**Assignment:** Retype the entries from the line with "Letto per cani" up to and including the line with "Xprinter thermal transfer". Leave the pictures out of your answer.

**Supplied records:**
_ _ _

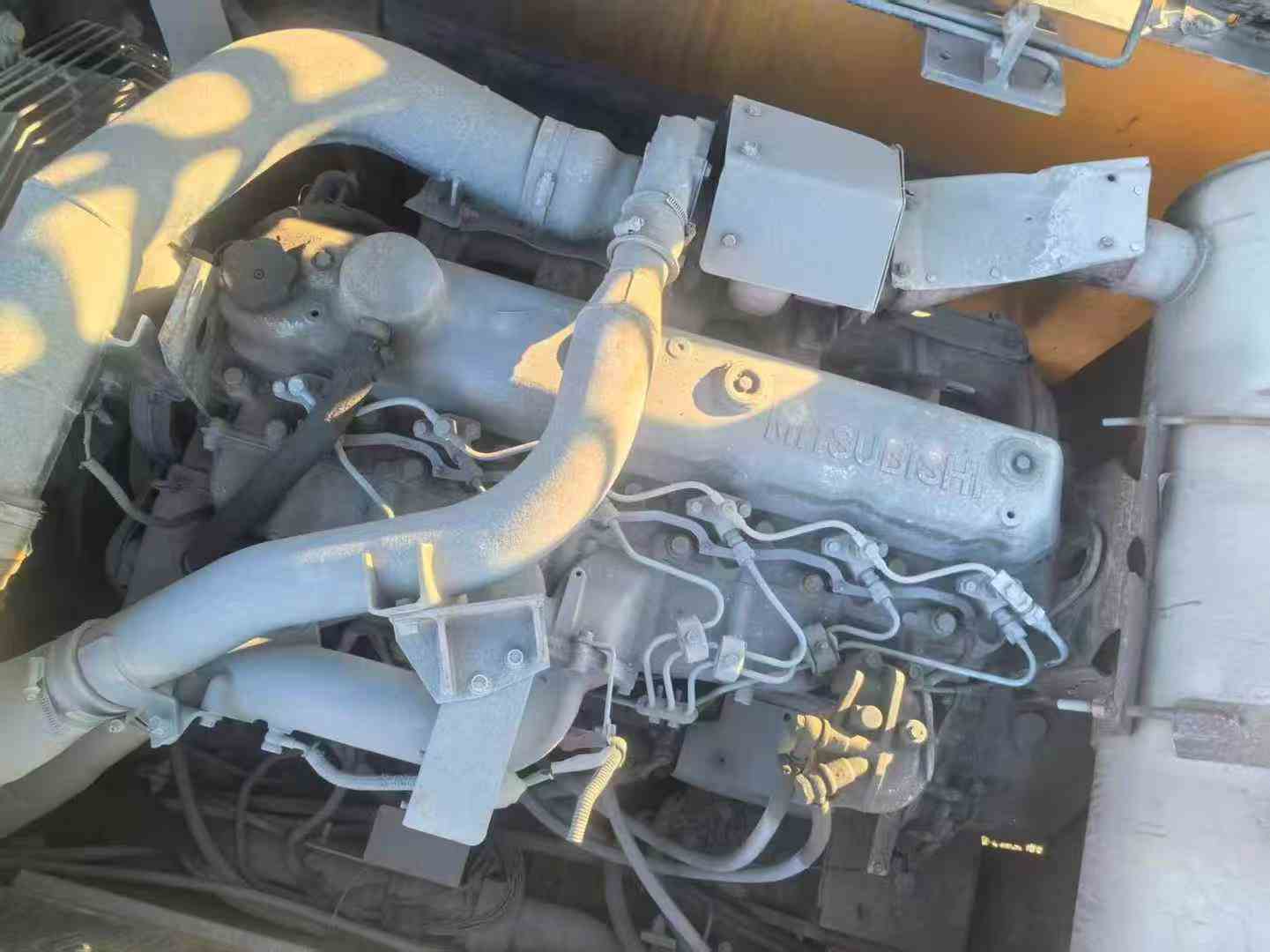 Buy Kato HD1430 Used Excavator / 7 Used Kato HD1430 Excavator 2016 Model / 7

_ _ _

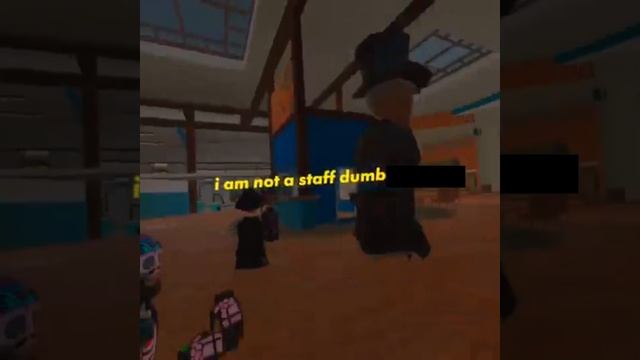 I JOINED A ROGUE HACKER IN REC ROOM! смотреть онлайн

_ _ _

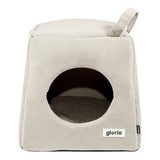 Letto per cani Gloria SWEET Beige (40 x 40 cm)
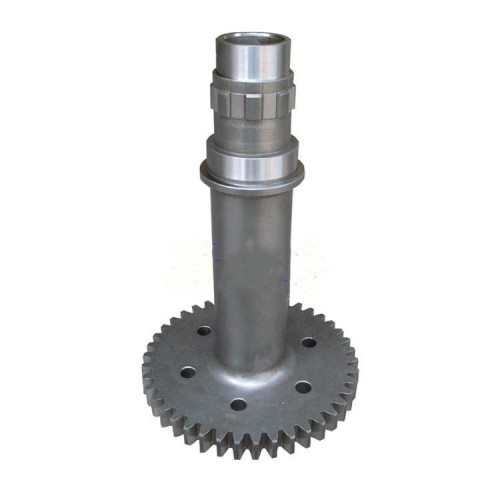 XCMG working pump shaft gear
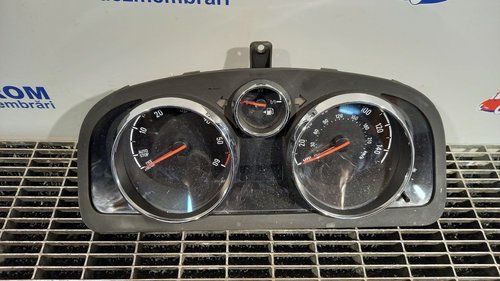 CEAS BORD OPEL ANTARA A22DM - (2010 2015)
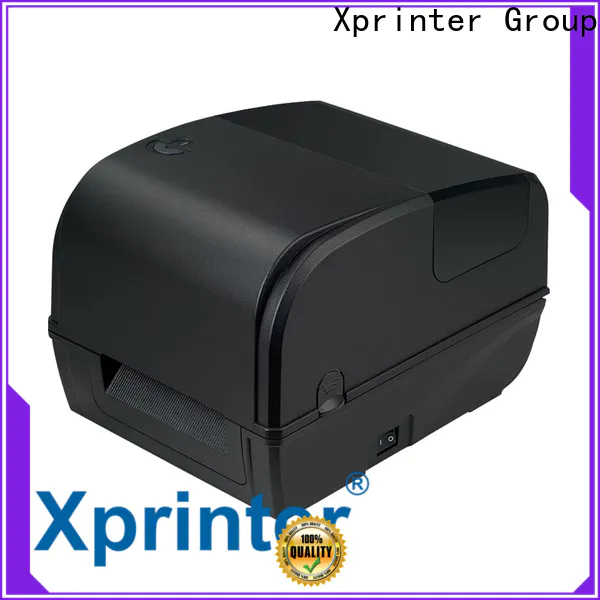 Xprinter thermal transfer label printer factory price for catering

_ _ _

**Output of the task:**
 Letto per cani Gloria SWEET Beige (40 x 40 cm)
 XCMG working pump shaft gear
 CEAS BORD OPEL ANTARA A22DM - (2010 2015)
 Xprinter thermal transfer label printer factory price for catering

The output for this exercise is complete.